Thursday, March 01, 2007

Stock Market Domino Effect

'Woebegone Wednesday' would aptly summarize the mood across equity markets around the globe yesterday when a selling spree in the Shanghai Stock market triggered off the worst known global domino effect after the Asian Financial crisis in 1998. Within a single day, the bell weather stock indices of the developed world like S&P, the tech heavy NASDAQ and the Dow Jones Industrial sensex had all taken a hit and fallen to record lows in the last 2-3 years. European and Asian bourses were next as they fell on cue too.

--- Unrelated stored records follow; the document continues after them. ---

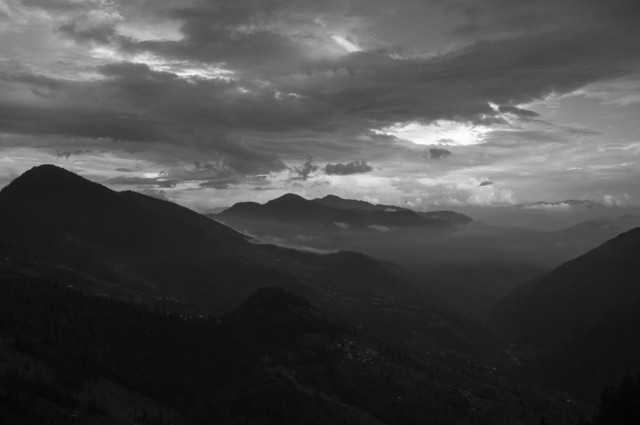 Вечер над долиной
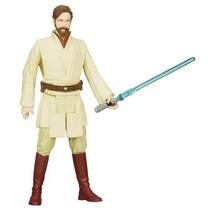 Star Wars - Saga Legends - Obi-wan Kenobi - Sl04 - Hasbro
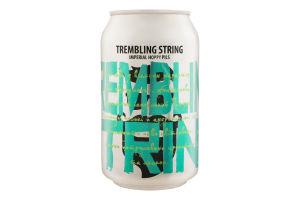 Пиво 0.33л 7.4% светлое нефильтрованное непастеризованное Trembling String Beermaster Brew ж/б
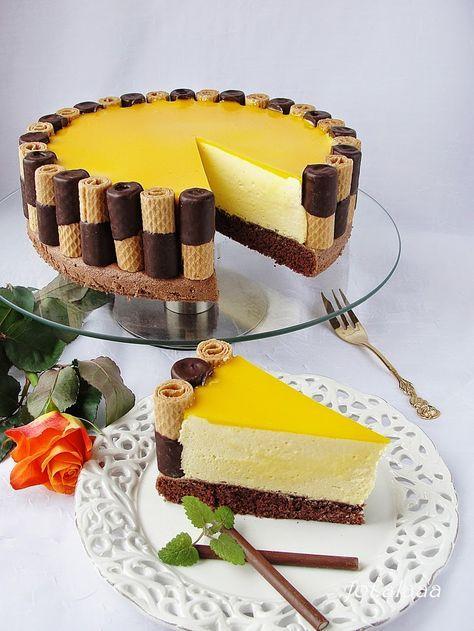 Ala piecze i gotuje: Tort adwokatowy
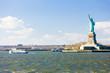 Liberty Island and Statue of Liberty, New York, USA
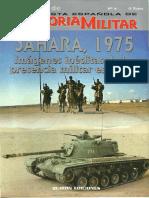 Cuadernos De Historia Militar 4 (Sahara 1975)(Quiron Ediciones 2003).pdf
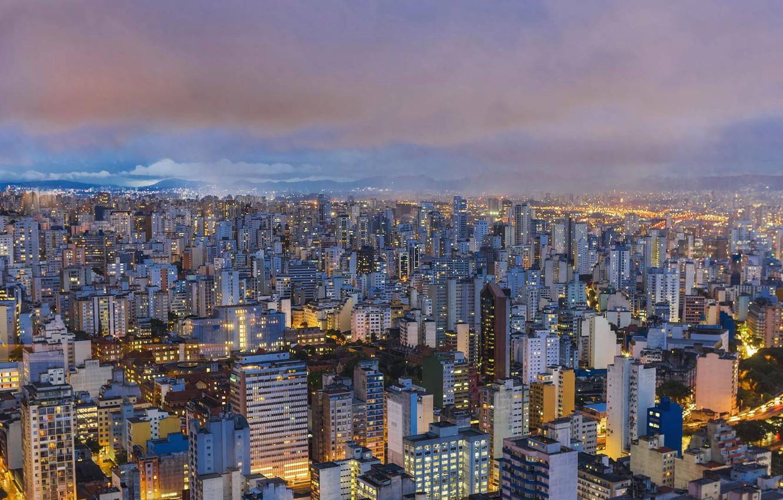 Panorama São Paulo fonte: img4.goodfon.com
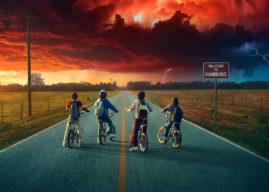'Stranger Things' contará con una tercera temporada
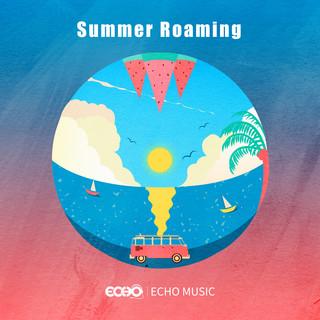 四季漫遊.夏    Summer Roaming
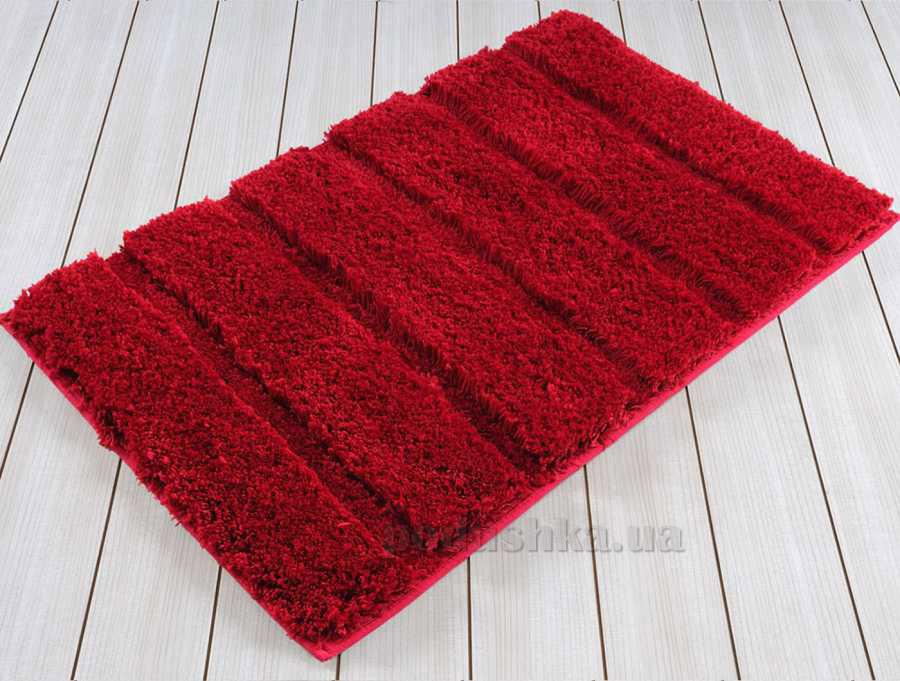 Коврик в ванную Irya Premium красный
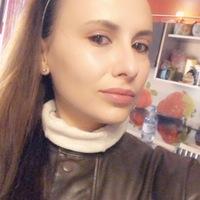 Ира, 33 года, Дева, Москва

Two key reasons highlighted on how the world has come to be so connected figured in my head as I read 3-4 versions of the story across different dailies.
  1. American equity traders have invested heavily in emerging Asian equity markets like Shanghai, Mumbai, Istanbul, Singapore, etc over the past 5 years.
  2. The yen carry trade is resulting in copious amounts of 'free-yen' flowing out of Japan to be invested in riskier assets and these are getting into the Asian equity markets.

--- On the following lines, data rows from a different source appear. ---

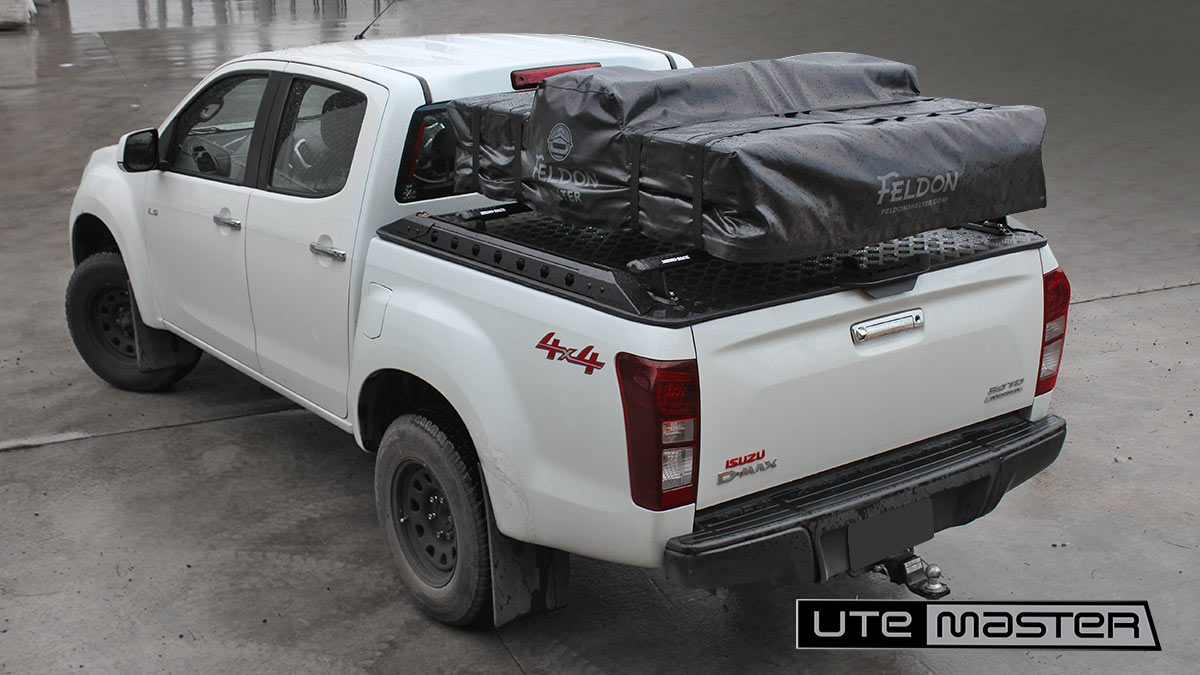 How to fit a roof top tent Utemaster Load Lid to suit Isuzu D Max with Roof Top Tent on Tub Wellside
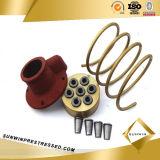 De uitstekende kwaliteit spande yjm13-1 Concreet Anker voor Verkoop voor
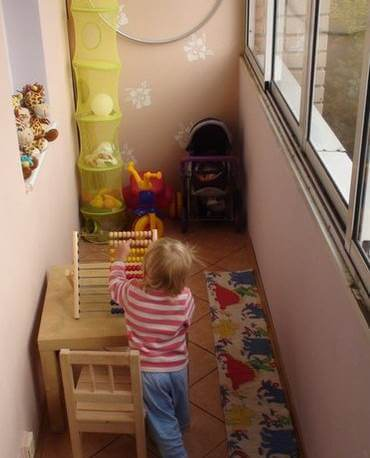 Дизайн балконов.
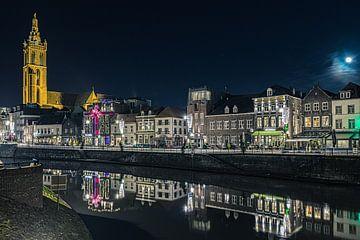 Roerkade, Roermond, Nederland. van Delano Gonsalves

When the world's developed nations have their money standing in the Asian markets, it comes as no wonder then that a jolt or a hiccup here would have its reverberations felt in the mature markets of the developed world. Talk of Globalization and you get an idea of the darker side of it.

2 comments:

Vijaya K said...

hmm.. Quite a study!
Like anything else in the world, Globalization has its pros & cons.

Anonymous said...

Very true..Nice read. In todays context the financial markets are more entangled and coordinated than ever before. Barring the interest rates situations that the Central banks control or other domestic events that may trigger any adverse effect, it is a complex world out here!